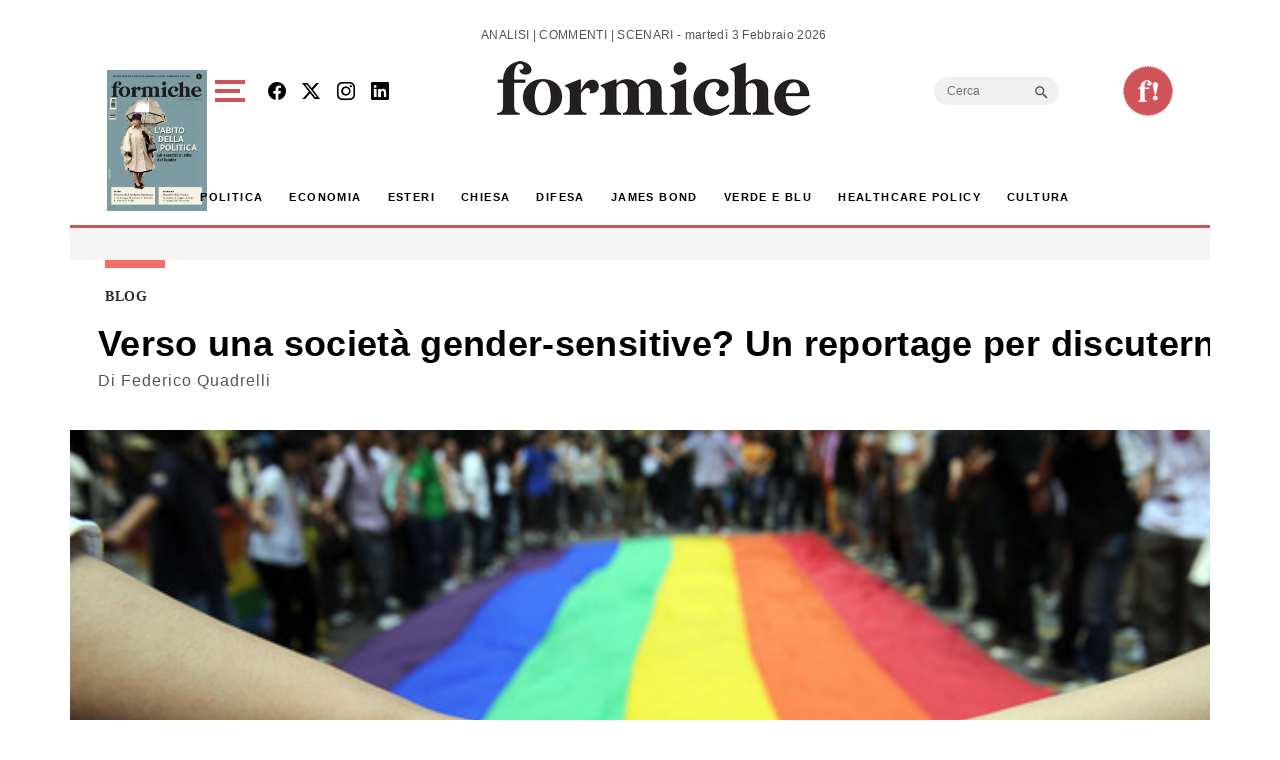

--- FILE ---
content_type: text/html; charset=utf-8
request_url: https://www.google.com/recaptcha/api2/aframe
body_size: 267
content:
<!DOCTYPE HTML><html><head><meta http-equiv="content-type" content="text/html; charset=UTF-8"></head><body><script nonce="4xxJ7XZabrEmZYFpzheymQ">/** Anti-fraud and anti-abuse applications only. See google.com/recaptcha */ try{var clients={'sodar':'https://pagead2.googlesyndication.com/pagead/sodar?'};window.addEventListener("message",function(a){try{if(a.source===window.parent){var b=JSON.parse(a.data);var c=clients[b['id']];if(c){var d=document.createElement('img');d.src=c+b['params']+'&rc='+(localStorage.getItem("rc::a")?sessionStorage.getItem("rc::b"):"");window.document.body.appendChild(d);sessionStorage.setItem("rc::e",parseInt(sessionStorage.getItem("rc::e")||0)+1);localStorage.setItem("rc::h",'1770121023848');}}}catch(b){}});window.parent.postMessage("_grecaptcha_ready", "*");}catch(b){}</script></body></html>

--- FILE ---
content_type: application/javascript; charset=utf-8
request_url: https://fundingchoicesmessages.google.com/f/AGSKWxVR570_V6gJB5oGqeGyX24IP7zqIQDyDzDuf9y2kWaGFpF7avv6XlHpEc659lawAPmgLVriqASRMllo8c_mL977v3Cpk3DX1yzJeeZGGuO3g2GamMnvA0JPimhpaljm6voJKw6d3n9ION-Zefk10ODdVxnsfGa3o7smGgOx1GOc3-5IwC37tELvRbHo/__ad_footer./ads/welcomescreen./xpopup.js/ad-tag-/banner160x600-
body_size: -1286
content:
window['526926e9-0e3b-4c5b-bc16-c7d33e814cf7'] = true;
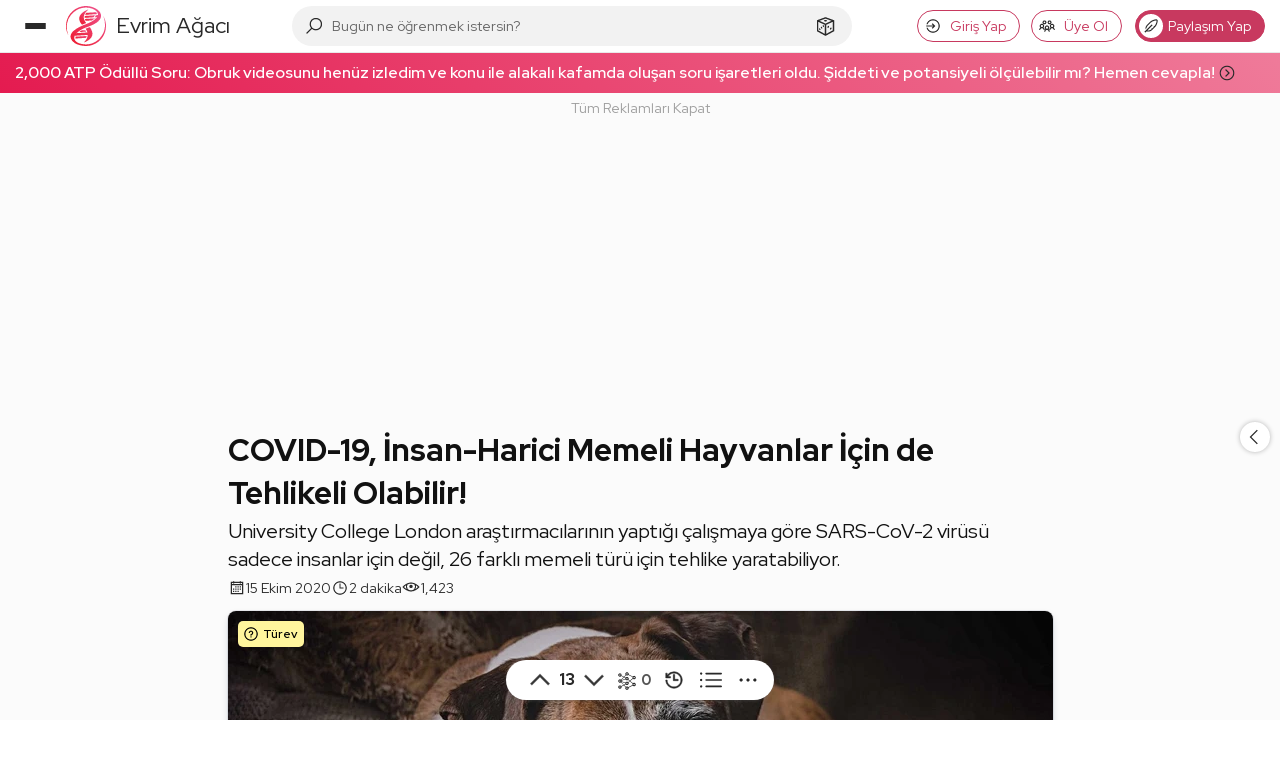

--- FILE ---
content_type: text/html; charset=utf-8
request_url: https://www.google.com/recaptcha/api2/aframe
body_size: 267
content:
<!DOCTYPE HTML><html><head><meta http-equiv="content-type" content="text/html; charset=UTF-8"></head><body><script nonce="vLTb-rp9tCH_PfBJpUG6Yg">/** Anti-fraud and anti-abuse applications only. See google.com/recaptcha */ try{var clients={'sodar':'https://pagead2.googlesyndication.com/pagead/sodar?'};window.addEventListener("message",function(a){try{if(a.source===window.parent){var b=JSON.parse(a.data);var c=clients[b['id']];if(c){var d=document.createElement('img');d.src=c+b['params']+'&rc='+(localStorage.getItem("rc::a")?sessionStorage.getItem("rc::b"):"");window.document.body.appendChild(d);sessionStorage.setItem("rc::e",parseInt(sessionStorage.getItem("rc::e")||0)+1);localStorage.setItem("rc::h",'1769074279579');}}}catch(b){}});window.parent.postMessage("_grecaptcha_ready", "*");}catch(b){}</script></body></html>

--- FILE ---
content_type: application/javascript; charset=utf-8
request_url: https://fundingchoicesmessages.google.com/f/AGSKWxWIpSPGmM7KHw4q4AjemleIU2ArJ7_b3YSA0KpEcb0vDPpZ1NAD5z7_tCZBxmzvniV2rGxLVPJc_lxMpdbEdVax58lWs54Umn6AY20y99uBA_Cmjhh5LrIvP8IkW9v1SAp_yOLyZWFpcspSiqv2Otzo5JeN6kB-ZMltyb3pas72R00W916aw-qdbk3d/_/adrotv2./hostkey-ad./adshow./kskads.-bin/ad_
body_size: -1290
content:
window['fbb06249-b7cd-441e-be9a-8dd251da7efb'] = true;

□ □ □

▶ [Aim of the exercise]:
Please print the entries above exactly. Skip every picture.

▶ [Exercise result]:
--- FILE ---
content_type: text/html; charset=utf-8
request_url: https://www.google.com/recaptcha/api2/aframe
body_size: 267
content:
<!DOCTYPE HTML><html><head><meta http-equiv="content-type" content="text/html; charset=UTF-8"></head><body><script nonce="4xxJ7XZabrEmZYFpzheymQ">/** Anti-fraud and anti-abuse applications only. See google.com/recaptcha */ try{var clients={'sodar':'https://pagead2.googlesyndication.com/pagead/sodar?'};window.addEventListener("message",function(a){try{if(a.source===window.parent){var b=JSON.parse(a.data);var c=clients[b['id']];if(c){var d=document.createElement('img');d.src=c+b['params']+'&rc='+(localStorage.getItem("rc::a")?sessionStorage.getItem("rc::b"):"");window.document.body.appendChild(d);sessionStorage.setItem("rc::e",parseInt(sessionStorage.getItem("rc::e")||0)+1);localStorage.setItem("rc::h",'1770121023848');}}}catch(b){}});window.parent.postMessage("_grecaptcha_ready", "*");}catch(b){}</script></body></html>

--- FILE ---
content_type: application/javascript; charset=utf-8
request_url: https://fundingchoicesmessages.google.com/f/AGSKWxVR570_V6gJB5oGqeGyX24IP7zqIQDyDzDuf9y2kWaGFpF7avv6XlHpEc659lawAPmgLVriqASRMllo8c_mL977v3Cpk3DX1yzJeeZGGuO3g2GamMnvA0JPimhpaljm6voJKw6d3n9ION-Zefk10ODdVxnsfGa3o7smGgOx1GOc3-5IwC37tELvRbHo/__ad_footer./ads/welcomescreen./xpopup.js/ad-tag-/banner160x600-
body_size: -1286
content:
window['526926e9-0e3b-4c5b-bc16-c7d33e814cf7'] = true;

--- FILE ---
content_type: text/html; charset=utf-8
request_url: https://www.google.com/recaptcha/api2/aframe
body_size: 267
content:
<!DOCTYPE HTML><html><head><meta http-equiv="content-type" content="text/html; charset=UTF-8"></head><body><script nonce="vLTb-rp9tCH_PfBJpUG6Yg">/** Anti-fraud and anti-abuse applications only. See google.com/recaptcha */ try{var clients={'sodar':'https://pagead2.googlesyndication.com/pagead/sodar?'};window.addEventListener("message",function(a){try{if(a.source===window.parent){var b=JSON.parse(a.data);var c=clients[b['id']];if(c){var d=document.createElement('img');d.src=c+b['params']+'&rc='+(localStorage.getItem("rc::a")?sessionStorage.getItem("rc::b"):"");window.document.body.appendChild(d);sessionStorage.setItem("rc::e",parseInt(sessionStorage.getItem("rc::e")||0)+1);localStorage.setItem("rc::h",'1769074279579');}}}catch(b){}});window.parent.postMessage("_grecaptcha_ready", "*");}catch(b){}</script></body></html>

--- FILE ---
content_type: application/javascript; charset=utf-8
request_url: https://fundingchoicesmessages.google.com/f/AGSKWxWIpSPGmM7KHw4q4AjemleIU2ArJ7_b3YSA0KpEcb0vDPpZ1NAD5z7_tCZBxmzvniV2rGxLVPJc_lxMpdbEdVax58lWs54Umn6AY20y99uBA_Cmjhh5LrIvP8IkW9v1SAp_yOLyZWFpcspSiqv2Otzo5JeN6kB-ZMltyb3pas72R00W916aw-qdbk3d/_/adrotv2./hostkey-ad./adshow./kskads.-bin/ad_
body_size: -1290
content:
window['fbb06249-b7cd-441e-be9a-8dd251da7efb'] = true;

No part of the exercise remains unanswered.